Die neuen Statuten verstoßen daher schon aus diesem Grund gegen § 4 Abs 2 VerG. Es kann unerörtert bleiben, ob sie noch in weiteren Punkten, nämlich - wie im angefochtenen Bescheid angenommen wird - auch in Ansehung der Bestimmungen über die unterstützenden Mitglieder gesetzwidrig sind.

cc) Zusammenfassend ist festzuhalten, daß die beabsichtigte Umbildung des beschwerdeführenden Vereines nicht zu Unrecht untersagt worden ist.

Der beschwerdeführende Verein ist sohin im verfassungsgesetzlich gewährleisteten Vereinsrecht nicht verletzt worden.

3. a) Die Verletzung eines anderen verfassungsgesetzlich gewährleisteten Rechtes kommt angesichts der festgestellten Rechtmäßigkeit des angefochtenen Bescheides nicht in Betracht (vgl. VfSlg. 8141/1977 und 8567/1979).

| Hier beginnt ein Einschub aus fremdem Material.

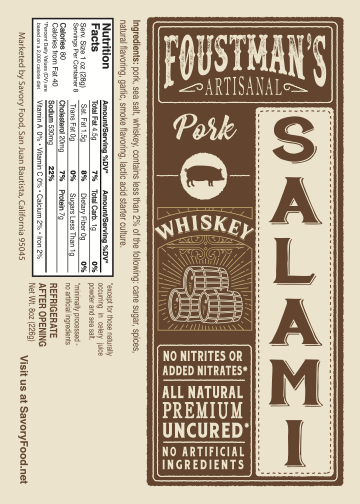 PORK WHISKEY | ALL-NATURAL UNCURED SALAMI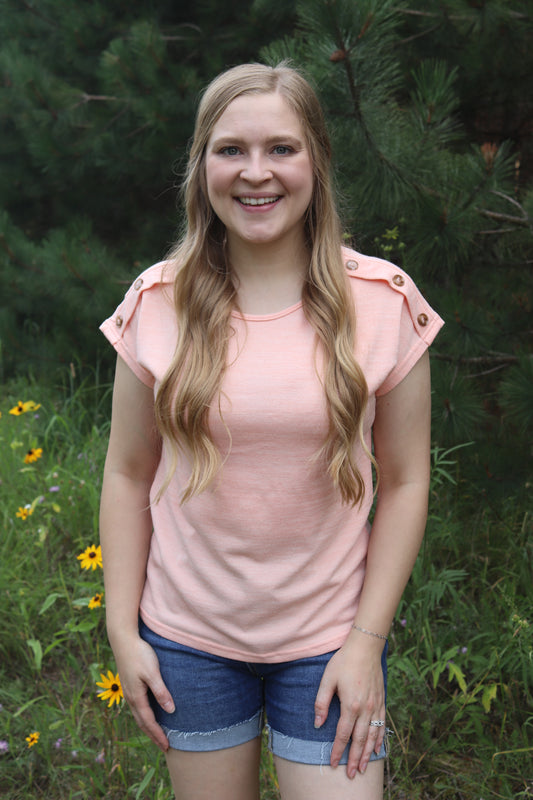 Coral Button Tee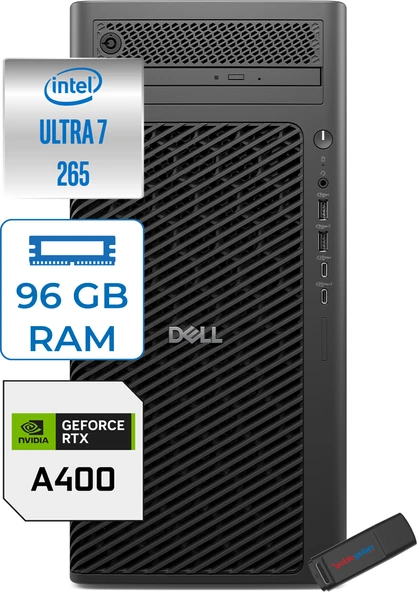 Dell Pro Max Tower T2 Ultra 7 265 96GB Ddr5 1tb SSD 4GB/A400 Windows 11 Pro 360W Masaüstü Iş Istasyonu FCT2250A400P26 + Zettausb ürün görseli 1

b) Der VfGH hat unter dem Gesichtspunkt des vorliegenden Beschwerdefalles gegen die bei Erlassung des angefochtenen Bescheides angewendeten Rechtsvorschriften keine verfassungsrechtlichen Bedenken.

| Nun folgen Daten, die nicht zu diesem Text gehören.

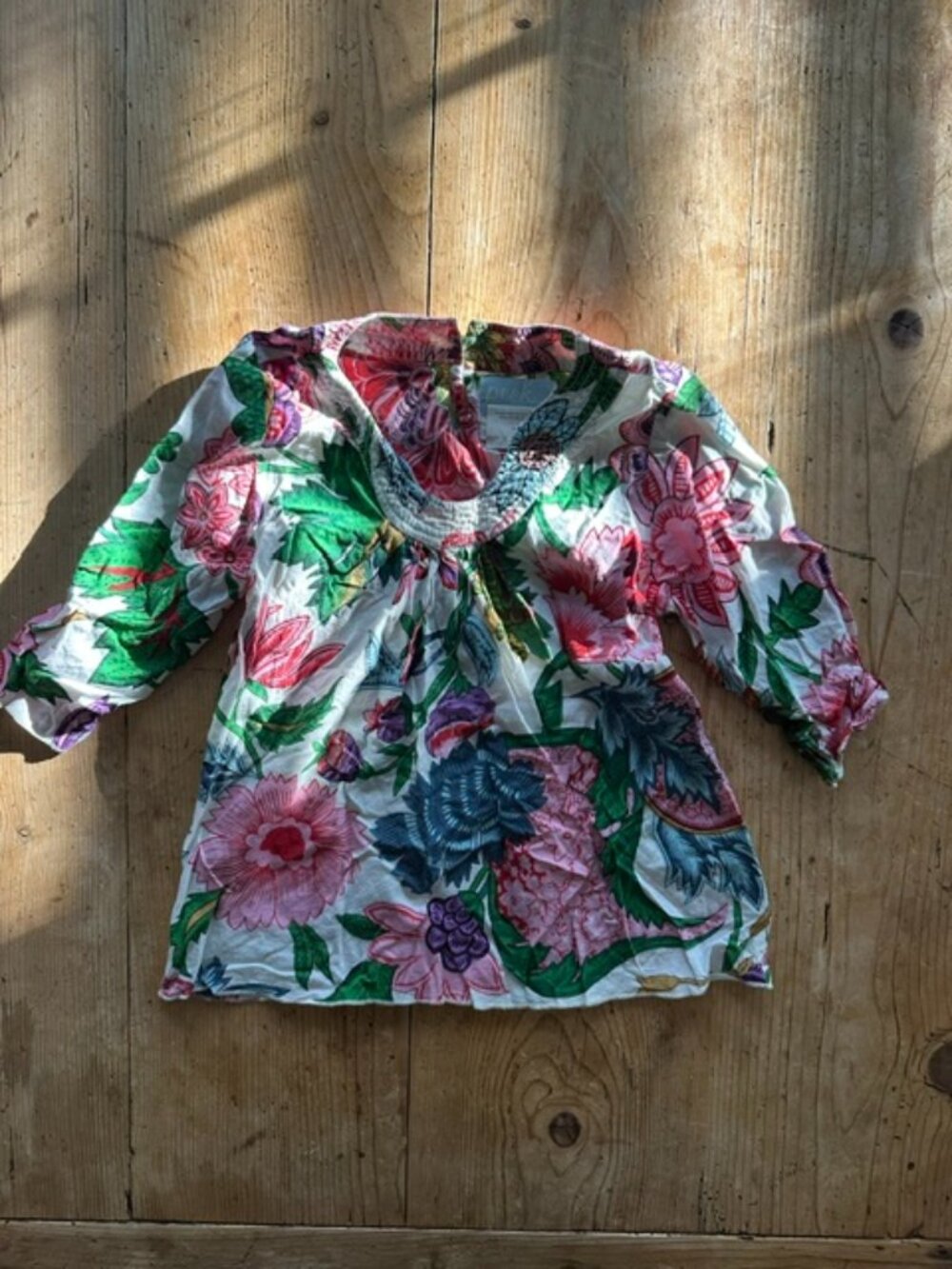 Peek Girls Floral Top 3/4 Sleeve Size S (4/5)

Der beschwerdeführende Verein ist mithin auch nicht wegen Anwendung einer rechtswidrigen generellen Norm in seinen Rechten verletzt worden.

Die Beschwerde war infolgedessen abzuweisen.

4. Dem Antrag, die Beschwerde gemäß Art 144 Abs 3 B-VG idF der Nov. BGBl. 350/1981 an den VwGH abzutreten, war keine Folge zu geben.

Bei behaupteter Verletzung des Vereinsrechtes umfaßt nämlich die Zuständigkeit des VfGH auch die formalen verfahrensrechtlichen Fragen, weil jeder Verwaltungsbescheid, der die Behinderung des Rechtes auf freie Bildung von Vereinen und auf freie Vereinsbetätigung (hiezu zählt das Recht auf die Vornahme von Statutenänderungen) mit sich bringt und den in Betracht kommenden gesetzlichen Bestimmungen nicht entspricht, nicht nur eine Gesetzwidrigkeit iS des Art 130 B-VG, sondern auch eine Verletzung des durch Art 12 StGG gewährleisteten Rechtes darstellt. Es tritt in jedem solchen Fall die im Art 144 Abs 1 B-VG festgelegte Sonderverwaltungsgerichtsbarkeit des VfGH ein, die nach Art 133 Z 1 B-VG die Zuständigkeit des VwGH ausschließt, falls sich der Gegenstand der Beschwerde in der behaupteten Verletzung verfassungsgesetzlich gewährleisteter Rechte erschöpft (vgl. zB VfSlg. 7007/1973).